Skip to content

Rothbart paper on school finance reform and the race gap in school funding published in Edu F&P

Sep 30, 2020

Does School Finance Reform Reduce the Race Gap in School Funding?

Michah W. Rothbart

Education Finance & Policy, September 2020

Michah Rothbart

Michah W. Rothbart


This paper offers new evidence on the impacts of school finance reforms (SFRs) precipitated by school finance litigation, exploring the extent to which the impact of SFR differs by district racial composition. Using difference-in-differences and event study models with a series of district and year (or state-by-year) fixed effects, and a sixteen-year panel of over 10,000 school districts, the author analyses exploit variation in funding across school districts, and timing of school finance court orders across states, to estimate the effect of SFR on the distribution of district funding by racial composition.

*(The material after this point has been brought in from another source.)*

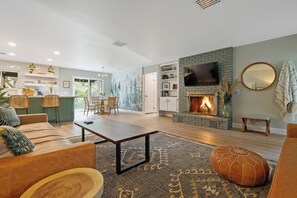Una sala de estar moderna con chimenea, un comedor y una cocina.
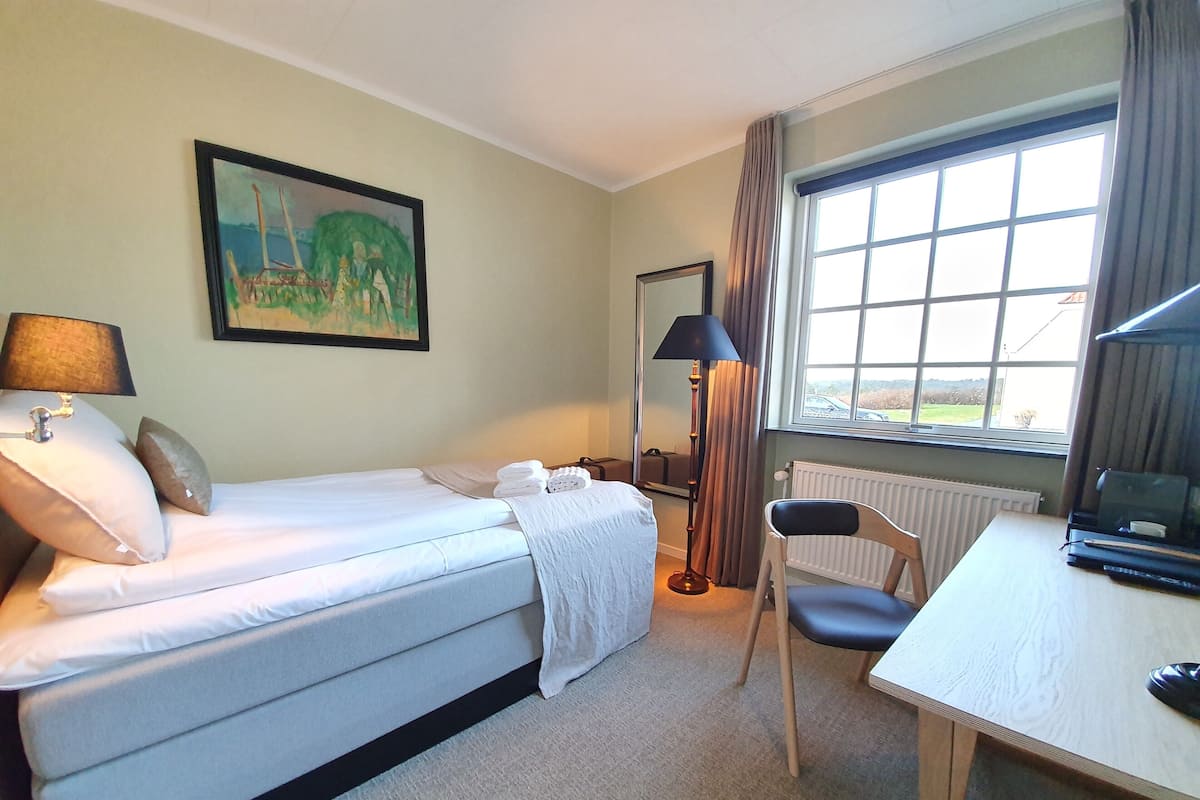 A hotel room with a bed, a desk, a chair, a lamp, a painting on the wall, and a window with a view.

Models include relevant control variables available in national data and results are robust to numerous alternative specifications, including estimating impacts on percent changes in resources (in addition to levels), restricting analyses to districts in SFR states, controlling for additional covariates available in only some years and some states, and adding controls for state-specific time trends. In addition, the author estimates changes in New York State to assess whether and to what extent results are sensitive to additional controls for revenue-raising capacity and district costs. Results suggest that SFR can work to alleviate racial funding gaps, though impacts are moderate.